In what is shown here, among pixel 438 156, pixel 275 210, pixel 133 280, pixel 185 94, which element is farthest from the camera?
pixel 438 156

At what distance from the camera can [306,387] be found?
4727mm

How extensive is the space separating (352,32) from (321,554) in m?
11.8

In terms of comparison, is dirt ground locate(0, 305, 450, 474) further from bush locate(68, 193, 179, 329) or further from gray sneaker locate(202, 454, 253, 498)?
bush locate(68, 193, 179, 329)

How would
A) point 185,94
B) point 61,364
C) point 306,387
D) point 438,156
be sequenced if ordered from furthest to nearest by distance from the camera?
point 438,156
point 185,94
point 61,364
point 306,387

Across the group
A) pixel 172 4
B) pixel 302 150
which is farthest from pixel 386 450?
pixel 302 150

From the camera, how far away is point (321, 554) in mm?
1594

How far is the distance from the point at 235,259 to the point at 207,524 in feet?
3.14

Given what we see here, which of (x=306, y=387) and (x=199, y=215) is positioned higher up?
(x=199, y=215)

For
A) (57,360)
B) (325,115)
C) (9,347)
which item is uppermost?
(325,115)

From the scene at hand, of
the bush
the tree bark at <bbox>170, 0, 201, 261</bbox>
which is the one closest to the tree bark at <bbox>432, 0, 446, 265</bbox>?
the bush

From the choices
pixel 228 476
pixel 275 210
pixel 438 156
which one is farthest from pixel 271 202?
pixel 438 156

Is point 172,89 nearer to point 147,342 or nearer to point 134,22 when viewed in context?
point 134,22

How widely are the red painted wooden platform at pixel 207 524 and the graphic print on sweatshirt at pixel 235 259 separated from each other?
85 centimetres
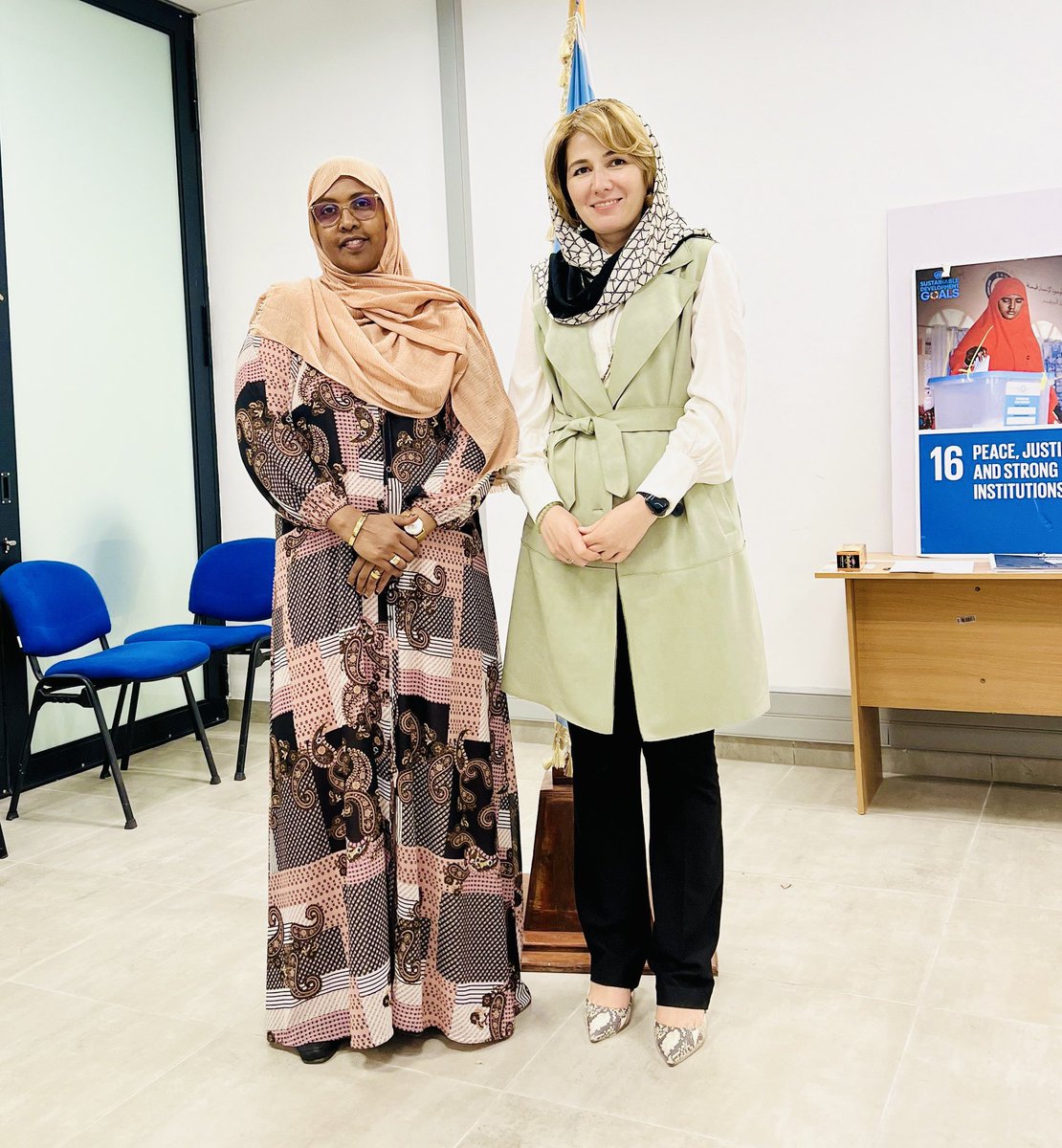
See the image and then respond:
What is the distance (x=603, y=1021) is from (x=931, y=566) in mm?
1782

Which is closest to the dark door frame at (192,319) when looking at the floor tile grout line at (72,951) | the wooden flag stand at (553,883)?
the floor tile grout line at (72,951)

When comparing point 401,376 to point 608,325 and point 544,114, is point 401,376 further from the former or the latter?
point 544,114

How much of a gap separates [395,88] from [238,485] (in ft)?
5.64

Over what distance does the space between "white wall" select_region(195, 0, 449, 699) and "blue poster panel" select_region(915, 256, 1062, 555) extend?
1870mm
*****
Pick out every line of the material above that contains the word "here".

## SOLVED PROBLEM
In what is shown here, among pixel 438 156, pixel 275 210, pixel 133 280, pixel 185 94, which element is farthest from the camera?
Given what we see here, which of (x=306, y=387) and (x=199, y=215) is positioned higher up?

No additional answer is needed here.